COMPITO SCRITTO A => Modifica il tratto dei record che va dalla riga contenente "Can you confirm" fino alla riga contenente "2267 millimetres", sostituendo "hanging clothes" con "drying clothes" e lasciando invariato tutto il resto.
── ESTRATTO DELLA PAGINA
Poi Emo­tio­nal Con­nec­tions e Emo­tio­nal Intel­li­gence, la prima sul con­ti­nuo aumento di ami­ci­zie vir­tuali e sul con­se­guente declino in numero, valore e durata delle reali inte­ra­zioni tra le per­sone, men­tre la seconda sulla capa­cità di iden­ti­fi­care, misu­rare e rico­no­scere le emo­zioni quando sono espresse dagli altri.

Con Micro Archi­tec­ture e Non_Iconic Archi­tec­ture si pro­pon­gono, invece, solu­zioni di archi­tet­tura o di design adatte a spazi urbani di dimen­sioni ridotte, ma che ciò­ no­no­stante sono in grado di cam­biare radi­cal­mente il com­por­ta­mento e la respon­sa­bi­lità dei cit­ta­dini, oltre a sfrut­tare e adat­tarsi ad aree non uti­liz­zate. Pro­prio come le solu­zioni adot­tate dal Bmw Gug­ge­n­heim Lab nel 2011 a New York, dove è stata mon­tata per dieci set­ti­mane una leg­gera strut­tura pop up pro­get­tata dall’Atelier Bow-Wow in uno spa­zio abban­do­nato tra due edi­fici del Lower East Side, poi tra­spor­tata fino a Ber­lino e modi­fi­cata per adat­tarsi a un altro contesto.

A Mum­bai invece l’Atelier ha col­la­bo­rato con l’architetto Samir D’Monte per creare una nuova grande costru­zione di bambù. Una rea­zione all’architettura ico­nica e alle archi­star del XX secolo, legate al con­su­mi­smo, alla glo­ba­liz­za­zione, allo sta­tus spe­ciale di que­gli arte­fici di strut­ture spet­ta­co­lari. All’opposto que­ste due ten­denze vogliono difen­dere l’importanza della sem­pli­cità e della fun­zio­na­lità dell’architettura e dare la prio­rità alla scala umana piut­to­sto che a quella scul­to­rea delle grandi opere.
────
COMPITO SCRITTO B => Ricopia dall'estratto sull'architettura il tratto che va da "A Mum­bai invece" fino a "delle grandi opere.".
── MATERIALE DEL COMPITO
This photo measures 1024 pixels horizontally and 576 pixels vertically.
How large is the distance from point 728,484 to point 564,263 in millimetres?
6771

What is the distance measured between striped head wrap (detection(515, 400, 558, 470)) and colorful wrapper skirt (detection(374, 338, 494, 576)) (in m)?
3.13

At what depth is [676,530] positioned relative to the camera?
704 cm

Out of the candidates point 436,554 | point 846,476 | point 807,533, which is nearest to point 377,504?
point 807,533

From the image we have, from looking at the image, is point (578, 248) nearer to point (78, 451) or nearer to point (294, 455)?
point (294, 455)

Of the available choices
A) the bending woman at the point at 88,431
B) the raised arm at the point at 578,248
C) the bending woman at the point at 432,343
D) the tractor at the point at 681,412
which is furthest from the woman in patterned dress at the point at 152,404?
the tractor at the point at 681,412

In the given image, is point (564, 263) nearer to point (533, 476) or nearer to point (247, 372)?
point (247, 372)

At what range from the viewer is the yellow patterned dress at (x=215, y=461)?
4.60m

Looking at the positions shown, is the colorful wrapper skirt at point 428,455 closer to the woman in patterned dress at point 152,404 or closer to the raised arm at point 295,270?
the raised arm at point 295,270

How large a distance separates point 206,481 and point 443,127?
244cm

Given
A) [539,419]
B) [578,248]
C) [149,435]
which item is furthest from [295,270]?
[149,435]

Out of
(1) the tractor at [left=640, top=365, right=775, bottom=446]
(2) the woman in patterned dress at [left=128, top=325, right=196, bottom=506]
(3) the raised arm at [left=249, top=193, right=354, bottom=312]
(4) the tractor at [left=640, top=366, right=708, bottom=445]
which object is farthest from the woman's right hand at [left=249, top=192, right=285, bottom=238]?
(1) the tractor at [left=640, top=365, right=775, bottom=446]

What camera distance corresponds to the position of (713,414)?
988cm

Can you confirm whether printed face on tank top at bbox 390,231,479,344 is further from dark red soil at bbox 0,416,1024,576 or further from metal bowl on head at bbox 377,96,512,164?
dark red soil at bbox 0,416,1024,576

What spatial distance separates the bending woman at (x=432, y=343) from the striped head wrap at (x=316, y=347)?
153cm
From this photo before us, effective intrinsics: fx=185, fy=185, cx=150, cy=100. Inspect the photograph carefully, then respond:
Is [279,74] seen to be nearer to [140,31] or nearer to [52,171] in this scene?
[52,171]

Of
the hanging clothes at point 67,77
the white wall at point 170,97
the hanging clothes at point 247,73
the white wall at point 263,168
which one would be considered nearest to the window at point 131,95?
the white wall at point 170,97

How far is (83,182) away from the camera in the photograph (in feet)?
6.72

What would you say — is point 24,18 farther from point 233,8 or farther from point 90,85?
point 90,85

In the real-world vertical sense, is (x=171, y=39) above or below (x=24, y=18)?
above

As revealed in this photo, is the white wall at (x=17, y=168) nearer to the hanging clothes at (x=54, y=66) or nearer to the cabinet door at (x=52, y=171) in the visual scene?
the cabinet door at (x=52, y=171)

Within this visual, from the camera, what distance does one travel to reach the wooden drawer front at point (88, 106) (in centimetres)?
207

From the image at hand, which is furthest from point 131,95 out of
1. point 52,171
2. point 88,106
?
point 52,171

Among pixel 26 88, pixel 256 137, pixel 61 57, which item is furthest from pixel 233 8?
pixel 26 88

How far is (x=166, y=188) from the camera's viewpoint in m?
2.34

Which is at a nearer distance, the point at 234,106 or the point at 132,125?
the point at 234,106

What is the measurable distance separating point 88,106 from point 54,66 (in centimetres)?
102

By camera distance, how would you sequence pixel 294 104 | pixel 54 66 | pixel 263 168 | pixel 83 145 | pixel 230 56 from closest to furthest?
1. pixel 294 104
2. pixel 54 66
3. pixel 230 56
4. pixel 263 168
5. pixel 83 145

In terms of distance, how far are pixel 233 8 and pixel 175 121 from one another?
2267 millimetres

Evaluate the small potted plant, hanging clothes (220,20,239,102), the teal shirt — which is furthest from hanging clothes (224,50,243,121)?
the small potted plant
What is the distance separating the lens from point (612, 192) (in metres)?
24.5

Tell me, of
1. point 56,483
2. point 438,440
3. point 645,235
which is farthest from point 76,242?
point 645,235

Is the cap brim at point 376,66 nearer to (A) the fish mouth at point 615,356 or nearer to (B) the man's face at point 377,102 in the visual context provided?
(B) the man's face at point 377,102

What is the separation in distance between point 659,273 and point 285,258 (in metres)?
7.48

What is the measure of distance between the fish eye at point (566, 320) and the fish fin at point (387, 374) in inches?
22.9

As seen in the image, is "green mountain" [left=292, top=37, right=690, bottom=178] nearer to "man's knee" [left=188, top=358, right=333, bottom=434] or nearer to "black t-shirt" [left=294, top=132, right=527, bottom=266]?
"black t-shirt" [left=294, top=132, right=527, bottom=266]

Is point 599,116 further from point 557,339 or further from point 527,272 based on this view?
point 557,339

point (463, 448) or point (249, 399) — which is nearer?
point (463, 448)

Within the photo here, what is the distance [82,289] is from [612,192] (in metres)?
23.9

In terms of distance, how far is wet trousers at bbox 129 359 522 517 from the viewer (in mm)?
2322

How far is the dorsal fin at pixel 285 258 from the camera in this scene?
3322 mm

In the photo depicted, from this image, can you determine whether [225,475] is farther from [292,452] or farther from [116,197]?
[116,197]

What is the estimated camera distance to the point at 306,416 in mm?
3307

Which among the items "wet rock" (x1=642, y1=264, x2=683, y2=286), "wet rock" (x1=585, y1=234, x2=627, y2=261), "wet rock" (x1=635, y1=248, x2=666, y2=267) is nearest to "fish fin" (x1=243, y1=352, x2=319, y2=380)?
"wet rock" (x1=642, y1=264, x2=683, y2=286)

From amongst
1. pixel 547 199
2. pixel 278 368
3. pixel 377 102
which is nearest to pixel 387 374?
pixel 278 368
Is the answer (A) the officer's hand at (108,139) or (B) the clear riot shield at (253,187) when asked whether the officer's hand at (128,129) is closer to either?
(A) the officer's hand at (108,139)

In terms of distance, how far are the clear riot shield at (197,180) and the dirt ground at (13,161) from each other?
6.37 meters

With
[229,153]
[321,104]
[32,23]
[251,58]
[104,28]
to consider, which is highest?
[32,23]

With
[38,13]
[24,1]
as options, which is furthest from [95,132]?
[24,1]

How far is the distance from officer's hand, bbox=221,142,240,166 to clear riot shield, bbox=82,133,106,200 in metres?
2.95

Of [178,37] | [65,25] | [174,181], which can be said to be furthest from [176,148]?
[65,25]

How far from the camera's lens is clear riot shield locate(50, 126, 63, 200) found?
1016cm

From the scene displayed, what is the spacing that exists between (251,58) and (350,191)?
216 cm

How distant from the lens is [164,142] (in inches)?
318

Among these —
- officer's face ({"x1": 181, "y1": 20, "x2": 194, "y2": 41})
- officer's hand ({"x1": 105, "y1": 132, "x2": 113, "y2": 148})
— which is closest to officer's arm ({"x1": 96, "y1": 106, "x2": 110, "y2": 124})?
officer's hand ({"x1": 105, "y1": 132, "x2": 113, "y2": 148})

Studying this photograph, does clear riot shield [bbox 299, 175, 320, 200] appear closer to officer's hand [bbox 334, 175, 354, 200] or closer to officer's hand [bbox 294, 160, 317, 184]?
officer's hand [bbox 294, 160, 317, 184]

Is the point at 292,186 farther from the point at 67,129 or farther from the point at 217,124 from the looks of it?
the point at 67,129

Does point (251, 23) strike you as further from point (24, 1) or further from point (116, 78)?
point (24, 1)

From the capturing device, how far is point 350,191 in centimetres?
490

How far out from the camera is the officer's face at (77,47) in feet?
────
── MATERIALE DEL COMPITO
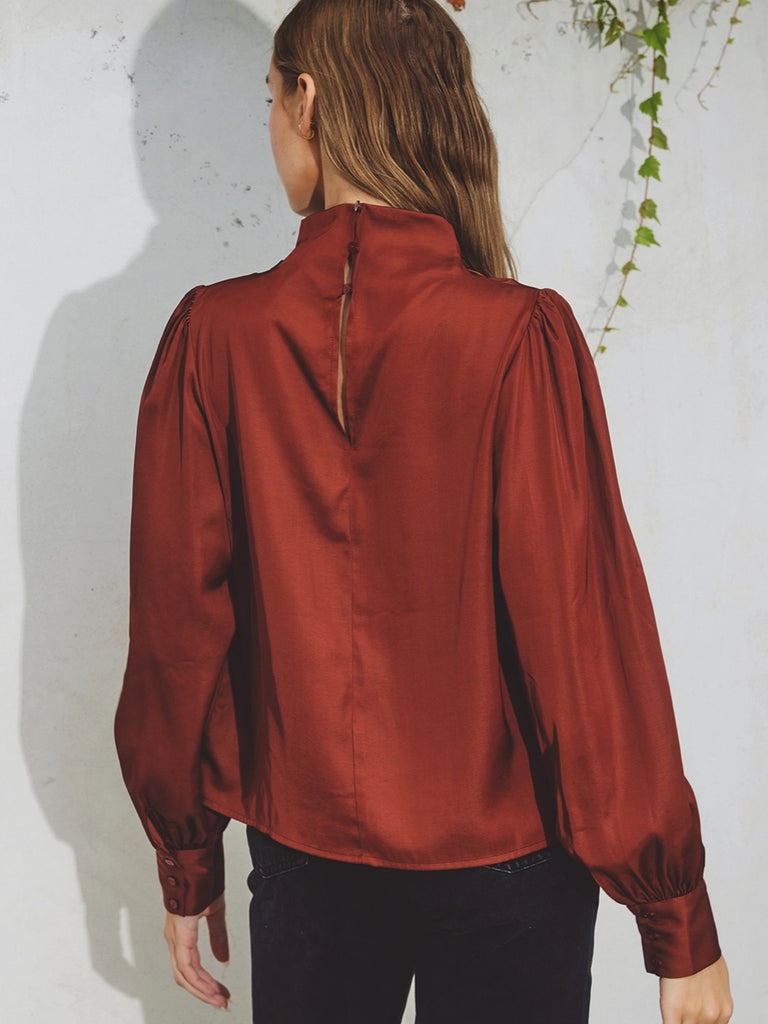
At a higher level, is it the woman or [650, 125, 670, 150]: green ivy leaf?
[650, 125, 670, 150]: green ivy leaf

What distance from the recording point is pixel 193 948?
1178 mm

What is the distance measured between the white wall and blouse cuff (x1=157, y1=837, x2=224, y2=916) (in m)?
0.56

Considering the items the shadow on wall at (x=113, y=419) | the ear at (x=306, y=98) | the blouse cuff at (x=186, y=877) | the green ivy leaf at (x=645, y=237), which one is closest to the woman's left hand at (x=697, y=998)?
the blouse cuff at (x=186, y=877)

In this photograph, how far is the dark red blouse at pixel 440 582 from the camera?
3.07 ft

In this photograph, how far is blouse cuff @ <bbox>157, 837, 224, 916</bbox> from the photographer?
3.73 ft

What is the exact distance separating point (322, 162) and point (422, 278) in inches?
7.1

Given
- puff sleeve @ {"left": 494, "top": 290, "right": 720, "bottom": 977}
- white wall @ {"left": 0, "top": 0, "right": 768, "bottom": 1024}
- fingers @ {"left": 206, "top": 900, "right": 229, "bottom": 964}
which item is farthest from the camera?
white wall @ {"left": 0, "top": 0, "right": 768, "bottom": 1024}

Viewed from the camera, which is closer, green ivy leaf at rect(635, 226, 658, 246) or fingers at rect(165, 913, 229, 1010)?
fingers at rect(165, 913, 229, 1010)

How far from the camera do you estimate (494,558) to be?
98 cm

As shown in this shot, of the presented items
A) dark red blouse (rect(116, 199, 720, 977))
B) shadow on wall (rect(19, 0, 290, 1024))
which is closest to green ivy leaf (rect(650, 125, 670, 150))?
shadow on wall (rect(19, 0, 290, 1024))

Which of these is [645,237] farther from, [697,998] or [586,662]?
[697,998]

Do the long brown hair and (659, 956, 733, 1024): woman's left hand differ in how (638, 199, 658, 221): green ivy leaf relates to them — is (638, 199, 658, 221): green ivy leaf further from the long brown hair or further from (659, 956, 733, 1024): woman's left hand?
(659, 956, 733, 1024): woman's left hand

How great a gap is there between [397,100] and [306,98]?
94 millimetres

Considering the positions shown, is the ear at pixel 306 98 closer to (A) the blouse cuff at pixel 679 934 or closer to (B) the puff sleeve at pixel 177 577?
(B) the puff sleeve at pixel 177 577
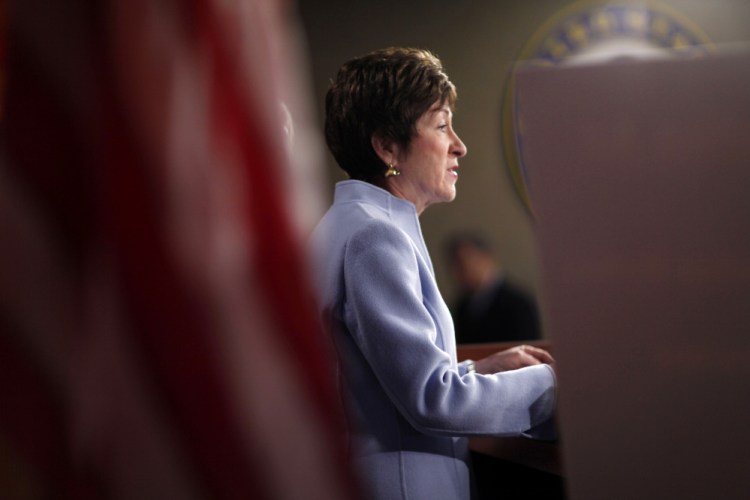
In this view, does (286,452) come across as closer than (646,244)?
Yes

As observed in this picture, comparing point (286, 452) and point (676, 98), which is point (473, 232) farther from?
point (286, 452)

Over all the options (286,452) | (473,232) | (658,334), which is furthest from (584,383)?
────
── MATERIALE DEL COMPITO
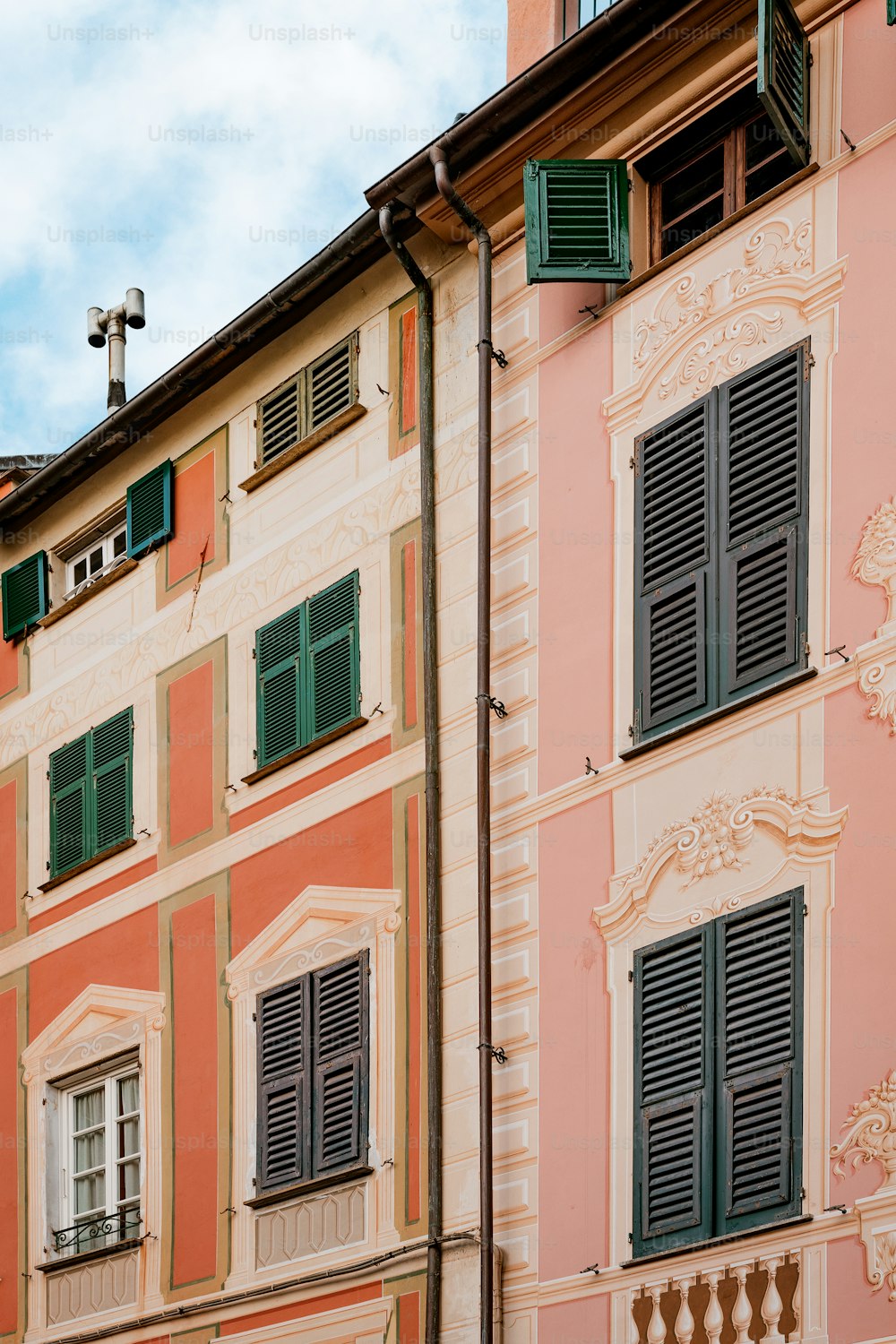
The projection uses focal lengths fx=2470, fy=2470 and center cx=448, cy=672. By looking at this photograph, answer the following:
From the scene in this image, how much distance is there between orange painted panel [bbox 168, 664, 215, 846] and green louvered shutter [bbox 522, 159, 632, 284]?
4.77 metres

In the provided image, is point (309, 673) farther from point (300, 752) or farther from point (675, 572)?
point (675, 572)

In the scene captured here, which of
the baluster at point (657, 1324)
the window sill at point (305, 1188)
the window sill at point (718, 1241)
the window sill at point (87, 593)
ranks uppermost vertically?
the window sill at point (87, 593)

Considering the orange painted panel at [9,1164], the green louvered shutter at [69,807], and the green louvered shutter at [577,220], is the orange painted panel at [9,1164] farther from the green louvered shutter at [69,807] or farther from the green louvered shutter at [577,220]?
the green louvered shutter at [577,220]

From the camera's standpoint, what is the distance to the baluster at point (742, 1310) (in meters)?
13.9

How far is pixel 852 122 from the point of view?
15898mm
────
RISULTATO ESERCIZIO A =>
Can you confirm whether printed face on tank top at bbox 390,231,479,344 is further from dark red soil at bbox 0,416,1024,576 or further from metal bowl on head at bbox 377,96,512,164?
dark red soil at bbox 0,416,1024,576

What spatial distance separates the bending woman at (x=432, y=343) from the striped head wrap at (x=316, y=347)?
153cm
From this photo before us, effective intrinsics: fx=185, fy=185, cx=150, cy=100. Inspect the photograph carefully, then respond:
Is [279,74] seen to be nearer to [140,31] or nearer to [52,171] in this scene?
[52,171]

Of
the drying clothes at point 67,77
the white wall at point 170,97
the drying clothes at point 247,73
the white wall at point 263,168
which one would be considered nearest to the window at point 131,95?
the white wall at point 170,97

How far is (83,182) away from the camera in the photograph (in feet)?
6.72

What would you say — is point 24,18 farther from point 233,8 or farther from point 90,85?
point 90,85

In the real-world vertical sense, is (x=171, y=39) above or below (x=24, y=18)?
above

As revealed in this photo, is the white wall at (x=17, y=168) nearer to the drying clothes at (x=54, y=66) or nearer to the cabinet door at (x=52, y=171) in the visual scene?
the cabinet door at (x=52, y=171)

Within this visual, from the camera, what distance does one travel to reach the wooden drawer front at point (88, 106) (in centimetres)?
207

From the image at hand, which is furthest from point 131,95 out of
1. point 52,171
2. point 88,106
?
point 52,171

Among pixel 26 88, pixel 256 137, pixel 61 57, which item is furthest from pixel 233 8?
pixel 26 88

How far is (x=166, y=188) from the camera's viewpoint in m?
2.34

Which is at a nearer distance, the point at 234,106 or the point at 132,125?
the point at 234,106

What is the measurable distance separating point 88,106 from point 54,66 (in centimetres)?
102

By camera distance, how would you sequence pixel 294 104 | pixel 54 66 | pixel 263 168 | pixel 83 145 | pixel 230 56 from closest to furthest?
1. pixel 294 104
2. pixel 54 66
3. pixel 230 56
4. pixel 263 168
5. pixel 83 145

In terms of distance, how far are pixel 233 8 and pixel 175 121 from one another?
2267 millimetres

RISULTATO ESERCIZIO B =>
A Mum­bai invece l’Atelier ha col­la­bo­rato con l’architetto Samir D’Monte per creare una nuova grande costru­zione di bambù. Una rea­zione all’architettura ico­nica e alle archi­star del XX secolo, legate al con­su­mi­smo, alla glo­ba­liz­za­zione, allo sta­tus spe­ciale di que­gli arte­fici di strut­ture spet­ta­co­lari. All’opposto que­ste due ten­denze vogliono difen­dere l’importanza della sem­pli­cità e della fun­zio­na­lità dell’architettura e dare la prio­rità alla scala umana piut­to­sto che a quella scul­to­rea delle grandi opere.